▸ **Task to complete**
Extract the full set of records, then give each one again exactly.

□ □ □ □ □

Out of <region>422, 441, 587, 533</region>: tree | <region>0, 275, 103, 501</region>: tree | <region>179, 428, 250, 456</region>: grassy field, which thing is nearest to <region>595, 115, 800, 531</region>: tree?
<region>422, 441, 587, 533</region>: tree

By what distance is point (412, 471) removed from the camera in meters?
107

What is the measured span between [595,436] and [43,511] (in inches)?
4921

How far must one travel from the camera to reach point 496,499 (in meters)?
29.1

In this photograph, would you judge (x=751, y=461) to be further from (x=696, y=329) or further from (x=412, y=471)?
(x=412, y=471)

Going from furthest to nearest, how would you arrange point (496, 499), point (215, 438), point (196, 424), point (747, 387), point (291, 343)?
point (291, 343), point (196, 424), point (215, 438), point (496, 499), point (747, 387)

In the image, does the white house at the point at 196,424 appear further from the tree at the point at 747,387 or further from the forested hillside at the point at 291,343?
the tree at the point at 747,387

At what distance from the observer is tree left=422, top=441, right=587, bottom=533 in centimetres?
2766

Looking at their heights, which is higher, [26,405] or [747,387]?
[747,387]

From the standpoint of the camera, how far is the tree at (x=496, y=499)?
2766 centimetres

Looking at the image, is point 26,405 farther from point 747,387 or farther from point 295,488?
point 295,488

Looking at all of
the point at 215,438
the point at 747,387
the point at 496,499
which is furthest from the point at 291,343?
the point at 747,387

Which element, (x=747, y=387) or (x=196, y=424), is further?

□ □ □ □ □

▸ **Solution to this problem**
Out of <region>422, 441, 587, 533</region>: tree | <region>0, 275, 103, 501</region>: tree | <region>179, 428, 250, 456</region>: grassy field, which thing is nearest to <region>595, 115, 800, 531</region>: tree?
<region>422, 441, 587, 533</region>: tree

By what distance is point (412, 471) removed from the camera in meters?
107

What is the measured span between [595,436] and [43,511] (in inches)?
4921

How far must one travel from the camera to reach point 496,499 (in meters)?
29.1

In this photograph, would you judge (x=751, y=461) to be further from (x=696, y=329) or further from (x=412, y=471)?
(x=412, y=471)

Going from furthest to nearest, how would you arrange point (496, 499), point (215, 438), point (196, 424), point (747, 387), point (291, 343)?
point (291, 343), point (196, 424), point (215, 438), point (496, 499), point (747, 387)

In the image, does the white house at the point at 196,424 appear further from the tree at the point at 747,387 or further from the forested hillside at the point at 291,343?
the tree at the point at 747,387

At what distance from the observer is tree left=422, top=441, right=587, bottom=533 in centimetres?
2766

Looking at their heights, which is higher, [26,405] or [747,387]?
[747,387]

From the standpoint of the camera, how far is the tree at (x=496, y=499)?
2766 centimetres

Looking at the image, is point 26,405 farther from point 747,387 or farther from point 295,488?
point 295,488

Looking at all of
the point at 215,438
the point at 747,387
the point at 496,499
which is furthest from the point at 291,343?
the point at 747,387

Which element, (x=747, y=387) or (x=196, y=424), is further?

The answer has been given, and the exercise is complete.